◆ What you need to do
Reproduce the records from the line containing "Scooby Doo Where" through the line containing "TARIKH PENTING UNTUK STR FASA 3", with the pictures left out.

◆ Materials provided
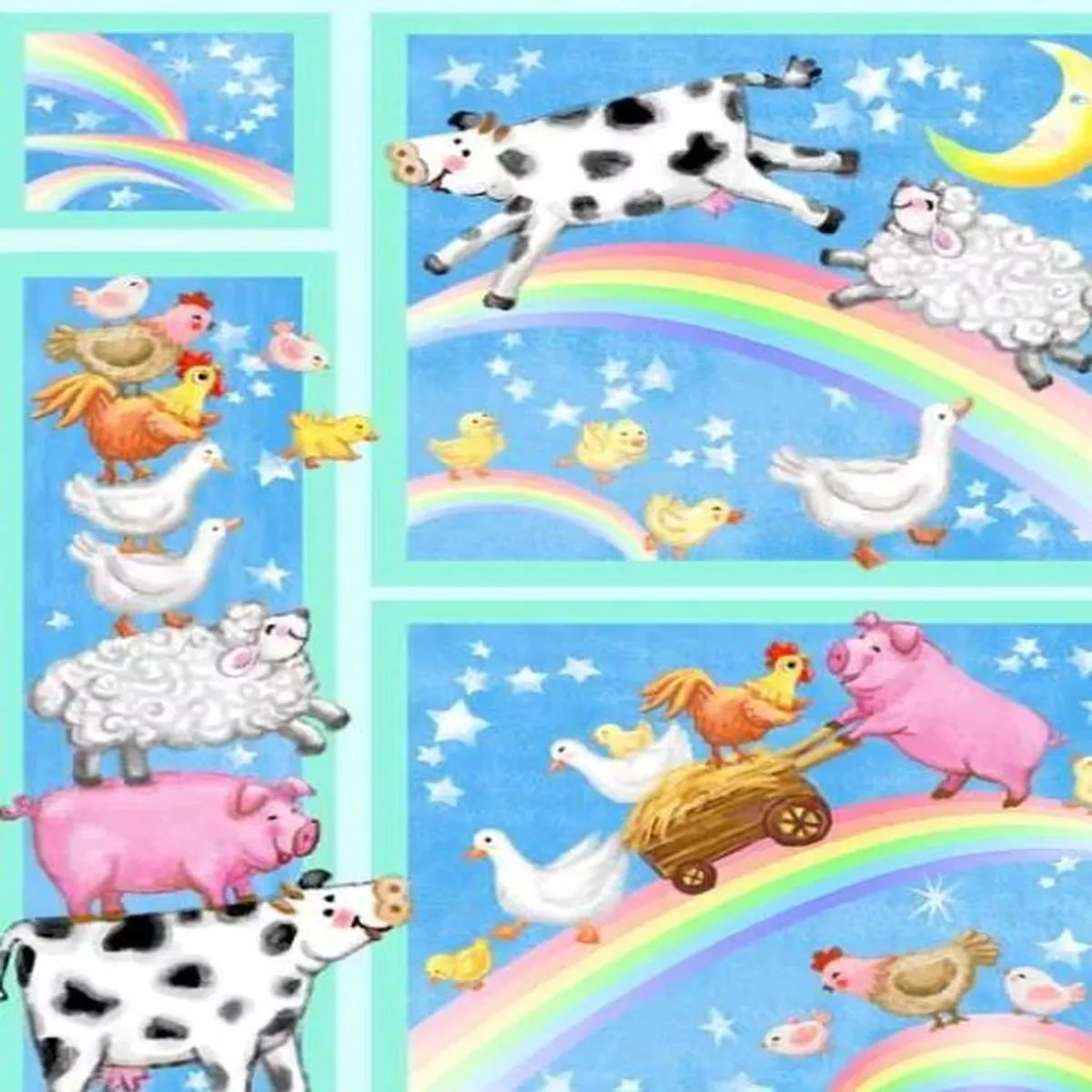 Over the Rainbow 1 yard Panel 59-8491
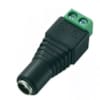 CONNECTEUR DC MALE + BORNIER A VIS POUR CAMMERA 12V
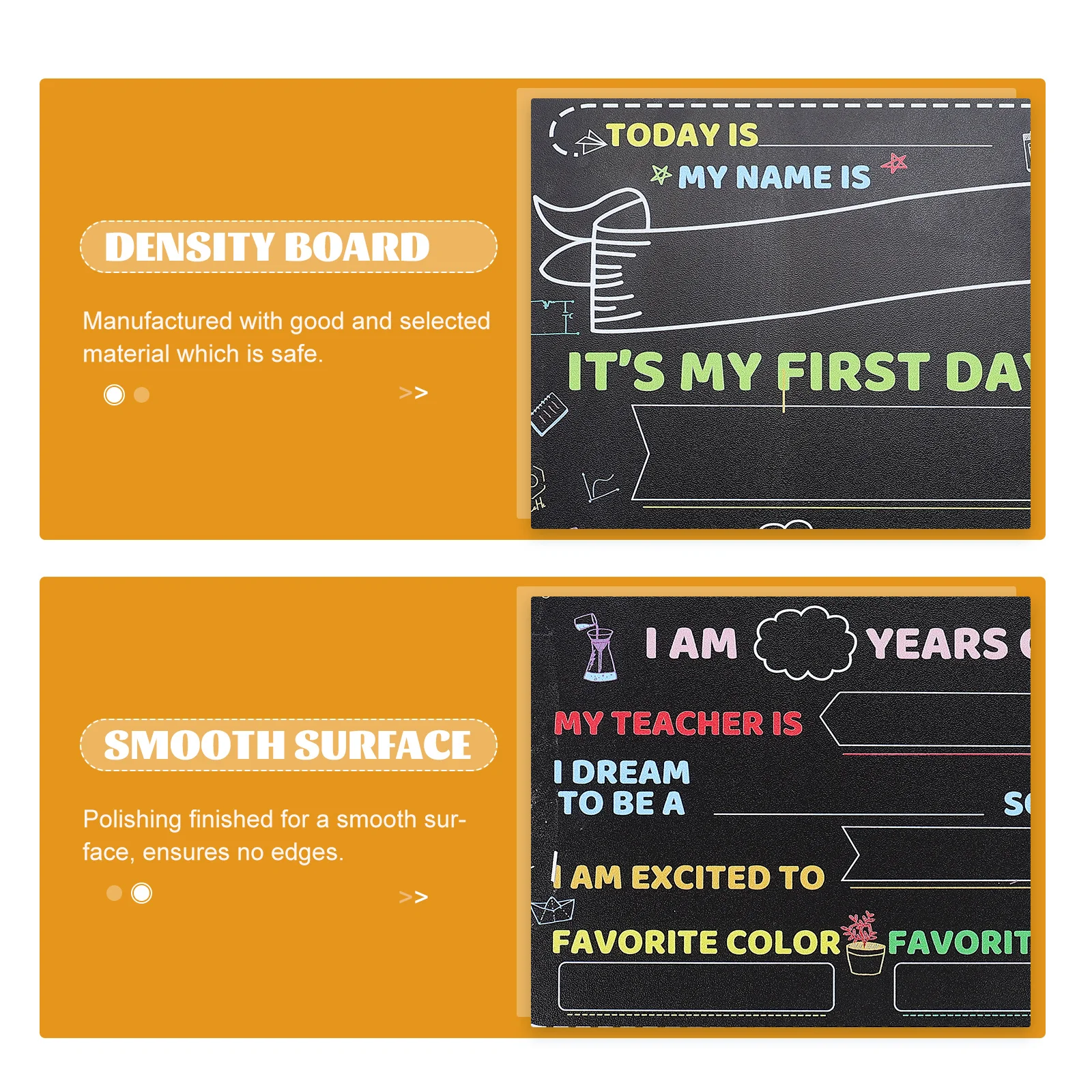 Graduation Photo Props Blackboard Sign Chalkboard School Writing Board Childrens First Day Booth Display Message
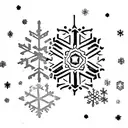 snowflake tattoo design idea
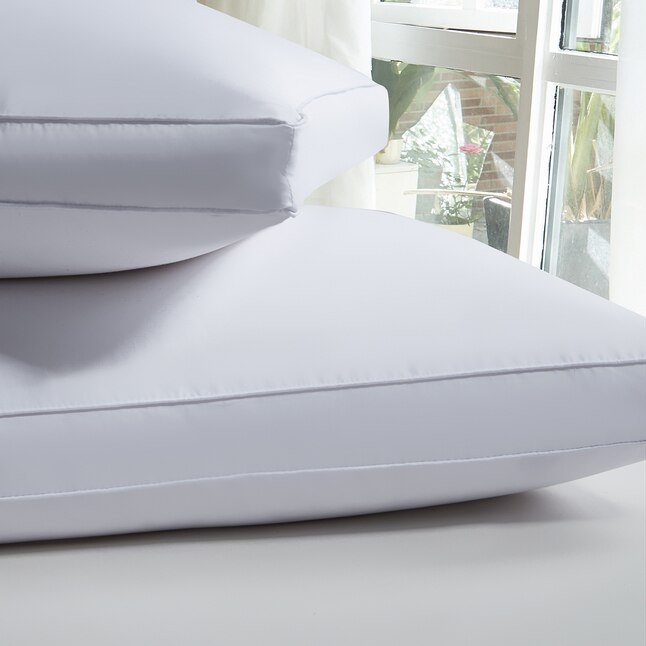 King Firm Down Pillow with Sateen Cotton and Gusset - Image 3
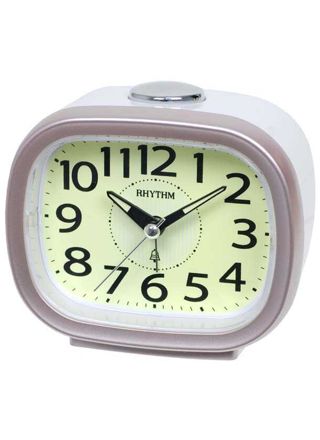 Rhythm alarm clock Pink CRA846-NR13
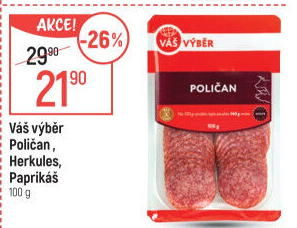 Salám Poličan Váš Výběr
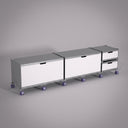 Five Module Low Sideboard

--

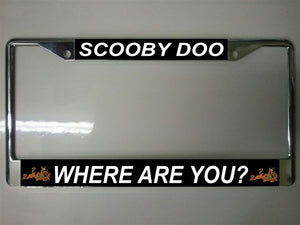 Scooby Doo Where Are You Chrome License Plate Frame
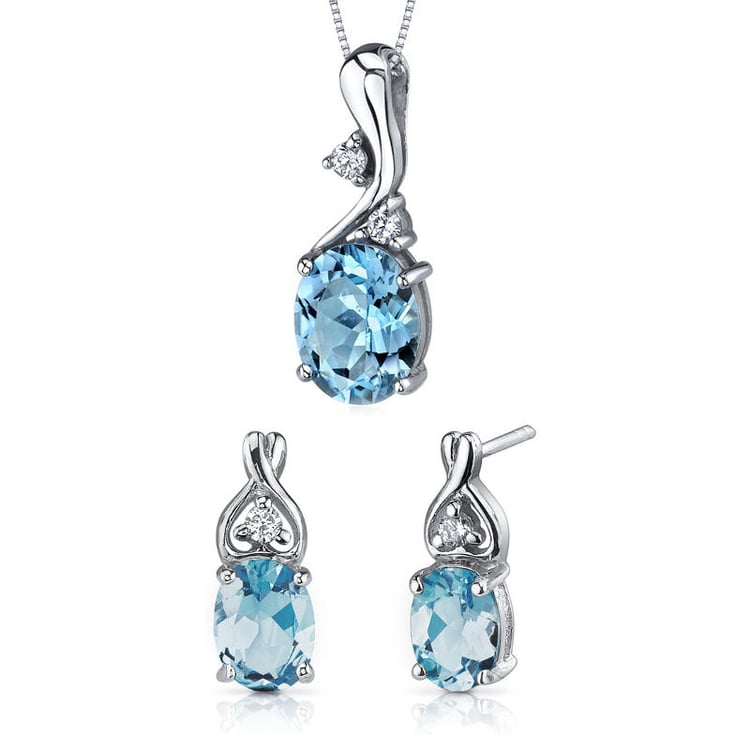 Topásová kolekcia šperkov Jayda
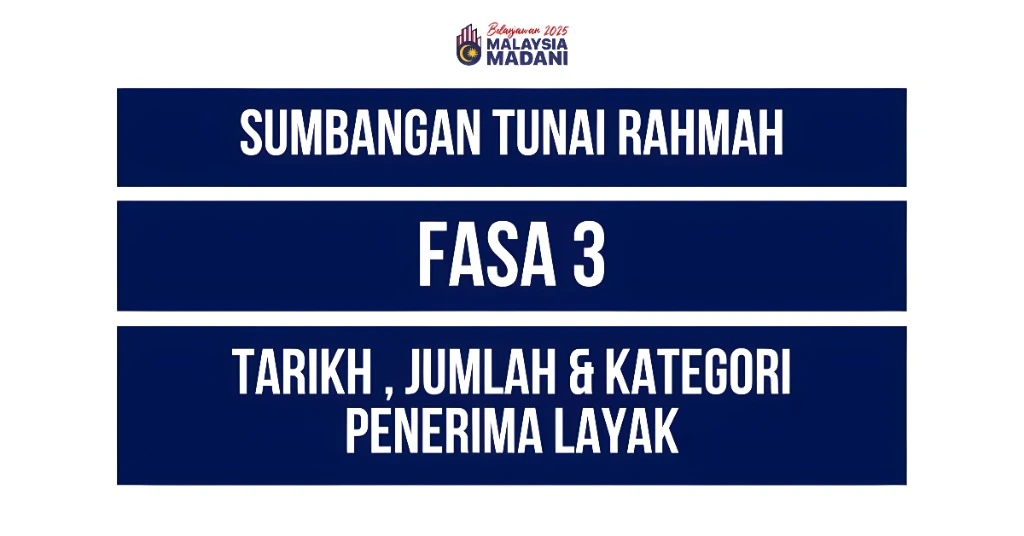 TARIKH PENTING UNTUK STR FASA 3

◆ Result of the task
 Scooby Doo Where Are You Chrome License Plate Frame
 Topásová kolekcia šperkov Jayda
 TARIKH PENTING UNTUK STR FASA 3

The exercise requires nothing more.